After years of turning out mid-travel bikes that languished competently but unspectacularly in the mid-ranking doldrums, Gary Fisher’s HiFi range of five-inch full-sussers has put the company’s trail bikes back in the spotlight.
Few bike ranges carry the weight of expectation of having been designed by an mountain bike founding father – and equipped, in the form of Keith Bontrager-penned components, by another – but the HiFi Pro wears its ancestry lightly.
Two features mark the HiFi Pro out. At under 28 pounds, it’s among the lighter five-inch trail bikes out there. But the biggest news of all is its proprietary G2 geometry, which sets out to redefine the way mountain bikes should be put together.
If the Fisher mission of redefining mountain bike geometry sounds familiar, that’s because the venerable Mr Fisher has been here before. In the late 1990s he introduced Genesis geometry, with its stretched top tube and shorter stem. Now, with G2, he’s reintroducing an idea pioneered by Keith Bontrager around the time that Genesis first appeared.
By increasing fork offset (using custom-built forks from Fox and RockShox), the trail (the distance between the tyre’s contact patch and a line drawn through the bike’s steering axis) is reduced. Shorter trail translates into quicker steering without, in principle, affecting any other handling characteristics.
Chassis: G2 writ large
In HiFi Pro form the new geometry is writ large in tidily welded aluminium, with a conventional-looking silhouette that allows room – just – for a large water bottle. Carbon seatstays plug into an asymmetric aluminium swingarm, which drives a Fox Float RP23 shock.
The shock’s compression damping is specced with a middling tune, but is also user-adjustable via the usual three-way dial and on-off switch. The carbon stays, incidentally, feature calf-clearing cutouts which, bizarrely, still clipped our calves occasionally.

..............................

## Task brief
Continue the review of the Gary Fisher HiFi Pro trail bike from its last sentence.

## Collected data
..............................

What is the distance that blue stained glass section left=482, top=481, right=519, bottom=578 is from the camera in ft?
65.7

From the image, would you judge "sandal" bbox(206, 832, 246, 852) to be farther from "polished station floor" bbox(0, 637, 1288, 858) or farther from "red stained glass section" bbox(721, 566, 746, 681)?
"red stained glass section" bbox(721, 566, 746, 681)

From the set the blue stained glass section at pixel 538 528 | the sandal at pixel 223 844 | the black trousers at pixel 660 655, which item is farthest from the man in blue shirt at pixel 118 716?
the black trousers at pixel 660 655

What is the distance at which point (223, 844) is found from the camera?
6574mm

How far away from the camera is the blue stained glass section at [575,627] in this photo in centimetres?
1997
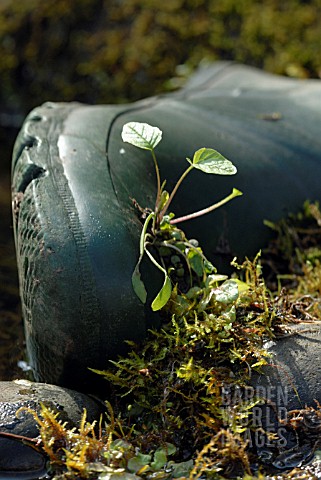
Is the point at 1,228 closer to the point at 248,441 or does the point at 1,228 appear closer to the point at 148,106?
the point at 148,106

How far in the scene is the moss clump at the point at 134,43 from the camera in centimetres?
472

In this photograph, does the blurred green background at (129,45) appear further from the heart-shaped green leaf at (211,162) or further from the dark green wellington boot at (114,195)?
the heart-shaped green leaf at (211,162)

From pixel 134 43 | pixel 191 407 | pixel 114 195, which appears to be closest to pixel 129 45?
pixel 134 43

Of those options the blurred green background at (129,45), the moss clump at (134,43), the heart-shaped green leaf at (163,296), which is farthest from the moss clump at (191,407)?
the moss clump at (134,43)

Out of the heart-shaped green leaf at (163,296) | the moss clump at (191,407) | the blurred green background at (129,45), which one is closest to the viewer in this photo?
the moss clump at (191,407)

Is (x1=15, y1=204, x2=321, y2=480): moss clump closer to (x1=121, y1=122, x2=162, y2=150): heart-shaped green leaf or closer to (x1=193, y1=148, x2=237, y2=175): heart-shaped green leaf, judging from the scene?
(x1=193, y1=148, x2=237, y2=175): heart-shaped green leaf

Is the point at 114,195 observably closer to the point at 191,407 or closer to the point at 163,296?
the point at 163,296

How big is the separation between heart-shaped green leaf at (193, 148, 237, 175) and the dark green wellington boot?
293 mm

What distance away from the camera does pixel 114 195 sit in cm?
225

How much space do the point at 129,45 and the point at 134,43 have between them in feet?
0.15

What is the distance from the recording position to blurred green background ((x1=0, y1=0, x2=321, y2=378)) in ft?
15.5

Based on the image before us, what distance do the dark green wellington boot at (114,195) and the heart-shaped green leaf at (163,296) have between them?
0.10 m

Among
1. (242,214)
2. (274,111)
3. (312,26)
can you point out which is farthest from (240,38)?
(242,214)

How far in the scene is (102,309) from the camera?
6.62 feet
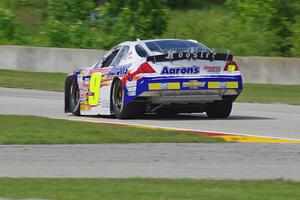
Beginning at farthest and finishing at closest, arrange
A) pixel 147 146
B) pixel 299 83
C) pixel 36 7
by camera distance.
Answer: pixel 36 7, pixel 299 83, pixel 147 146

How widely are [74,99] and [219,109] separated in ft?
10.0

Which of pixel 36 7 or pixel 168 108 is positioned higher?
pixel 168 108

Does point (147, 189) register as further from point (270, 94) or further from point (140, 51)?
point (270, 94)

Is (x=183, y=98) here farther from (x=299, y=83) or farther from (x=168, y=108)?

..............................

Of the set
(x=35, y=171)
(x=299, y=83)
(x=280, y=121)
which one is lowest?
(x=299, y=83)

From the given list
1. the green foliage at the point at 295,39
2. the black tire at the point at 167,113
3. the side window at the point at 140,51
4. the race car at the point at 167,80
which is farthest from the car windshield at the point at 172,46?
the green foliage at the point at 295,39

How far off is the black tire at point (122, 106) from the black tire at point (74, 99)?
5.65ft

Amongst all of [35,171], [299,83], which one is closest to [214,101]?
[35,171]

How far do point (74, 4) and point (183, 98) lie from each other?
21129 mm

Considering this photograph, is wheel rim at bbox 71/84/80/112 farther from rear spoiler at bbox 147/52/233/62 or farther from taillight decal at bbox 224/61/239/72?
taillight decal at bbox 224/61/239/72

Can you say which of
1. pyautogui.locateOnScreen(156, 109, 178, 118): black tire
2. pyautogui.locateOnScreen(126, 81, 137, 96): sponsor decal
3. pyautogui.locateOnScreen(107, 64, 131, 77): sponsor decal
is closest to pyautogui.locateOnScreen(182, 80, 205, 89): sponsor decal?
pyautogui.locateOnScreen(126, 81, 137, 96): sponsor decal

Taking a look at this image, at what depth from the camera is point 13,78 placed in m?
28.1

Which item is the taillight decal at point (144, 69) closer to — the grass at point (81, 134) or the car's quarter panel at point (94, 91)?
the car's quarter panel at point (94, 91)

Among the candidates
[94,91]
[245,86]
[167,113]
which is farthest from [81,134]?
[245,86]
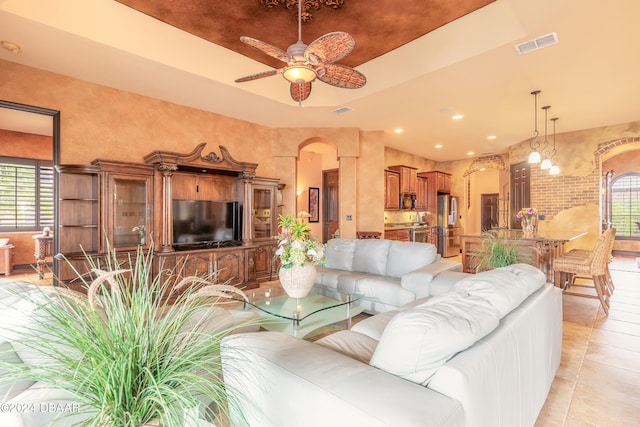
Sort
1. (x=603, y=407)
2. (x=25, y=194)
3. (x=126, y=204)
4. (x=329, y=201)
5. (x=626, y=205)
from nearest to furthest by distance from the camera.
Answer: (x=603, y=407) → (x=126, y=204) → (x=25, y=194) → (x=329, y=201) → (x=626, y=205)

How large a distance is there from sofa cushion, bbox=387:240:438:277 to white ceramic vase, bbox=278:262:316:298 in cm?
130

..............................

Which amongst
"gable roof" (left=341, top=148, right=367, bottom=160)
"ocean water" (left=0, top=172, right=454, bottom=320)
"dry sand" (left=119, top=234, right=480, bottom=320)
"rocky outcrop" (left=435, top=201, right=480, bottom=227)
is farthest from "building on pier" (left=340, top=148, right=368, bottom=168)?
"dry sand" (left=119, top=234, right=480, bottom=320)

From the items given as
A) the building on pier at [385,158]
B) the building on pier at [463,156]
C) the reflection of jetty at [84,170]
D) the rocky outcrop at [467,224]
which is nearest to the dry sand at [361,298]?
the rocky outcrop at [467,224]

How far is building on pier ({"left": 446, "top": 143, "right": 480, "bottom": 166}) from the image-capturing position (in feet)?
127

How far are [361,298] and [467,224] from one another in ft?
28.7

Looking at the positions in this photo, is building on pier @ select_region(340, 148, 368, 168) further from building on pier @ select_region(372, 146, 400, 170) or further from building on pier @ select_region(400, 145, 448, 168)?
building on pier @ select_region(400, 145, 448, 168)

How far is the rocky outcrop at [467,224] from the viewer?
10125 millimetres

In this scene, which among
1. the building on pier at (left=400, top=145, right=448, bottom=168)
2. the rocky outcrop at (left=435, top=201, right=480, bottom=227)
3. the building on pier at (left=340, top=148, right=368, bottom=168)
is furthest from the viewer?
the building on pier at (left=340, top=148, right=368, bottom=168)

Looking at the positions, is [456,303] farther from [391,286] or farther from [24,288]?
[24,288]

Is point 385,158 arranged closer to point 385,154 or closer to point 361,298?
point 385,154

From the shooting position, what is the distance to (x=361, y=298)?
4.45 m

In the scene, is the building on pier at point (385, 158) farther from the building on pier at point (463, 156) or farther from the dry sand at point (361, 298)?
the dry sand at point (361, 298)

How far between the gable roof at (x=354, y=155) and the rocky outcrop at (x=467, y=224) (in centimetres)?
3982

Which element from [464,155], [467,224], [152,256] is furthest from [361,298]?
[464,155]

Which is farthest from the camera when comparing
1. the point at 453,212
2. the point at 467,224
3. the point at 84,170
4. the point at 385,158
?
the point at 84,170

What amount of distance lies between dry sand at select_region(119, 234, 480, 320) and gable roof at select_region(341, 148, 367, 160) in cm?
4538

..............................

## Written reply
Holding up the front is a vital component in the G2 scheme of things – a custom Fox F120 RLC with the increased offset that’s key to making the new geometry work. It’s a Fox, so it works brilliantly, of course, albeit with a slightly twangy feel when driven hard in the rough.
However, it’s a custom Fox, so expect your upgrade or replacement options to be very severely restricted if you want to retain the bike’s unique handling characteristics.
Ride & handling: attention-demanding but rewarding
Everything’s where it should be, centring the rider’s weight perfectly between the wheels and giving a good blend of comfort for the long haul and control for the short, sharp and steep bits.
Stamp on the pedals and the HiFi Pro’s relatively low weight translates into rapid forward progress, although that light swingarm doesn’t feel as stiff as some of the competition.
Back in the day, Fisher’s Genesis geometry yielded rather good handling, once you’d remembered to stop looking at the bike and concentrate on the trail.
But it did involve the rather unsettling feel of a distant head tube and stubby stem. That’s gone in the new incarnation.
In its place is a more averagely proportioned stem and top tube and that specially tweaked fork offset.
The rear end is happiest with a little ProPedal damping dialled in to help filter out the worst of any pedal-induced bob, but remains active enough to suck up everything from wheel-eating holes to momentum-sapping rootlets.
Handling up front is razor-sharp and intuitive thanks to the G2 tweaks, allowing instantaneous line switches whatever the speed or gradient. This is what G2 promised and what we expected: a light, lively and responsive ride.
However, while experienced riders having a good day – and that’s a pretty small subset – will revel in the HiFi Pro’s instant feedback loop, the rest of us might not have such a great time of it. This is a high-maintenance girlfriend of a bike, and she will demand your constant attention.
Doze off on the sofa in front of the footie with a beer in your hand and you’ll incur her wrath: ply her with constant attention and you’ll be rewarded with the ride of your life.
Equipment: low weight, good performance
Good performance at the lowest practical weight appears to be the HiFi Pro’s raison d’être, and its spec bears this out.
A healthy smattering of Bontrager components – including rider contact points, wheels and tyres – blends good looks with reliable function, while an XTR rear mech adds some showroom appeal.
We’d prefer to see quick release in place of the bolted seatpost collar, but otherwise there’s little to grumble about.
Summary: pay attention, Bueller
The HiFi Pro has something of a Jekyll and Hyde character, depending on your riding style and which side of the bed you’ve fallen out of.
For light, skilled and fluid riders with the patience and determination to stay focused, it’s a great way to dispatch vast swathes of trail at speed.
For the less experienced, or anyone suffering a bad day, be warned: this is a bike that’ll spit you into the weeds if your attention wanders for too long.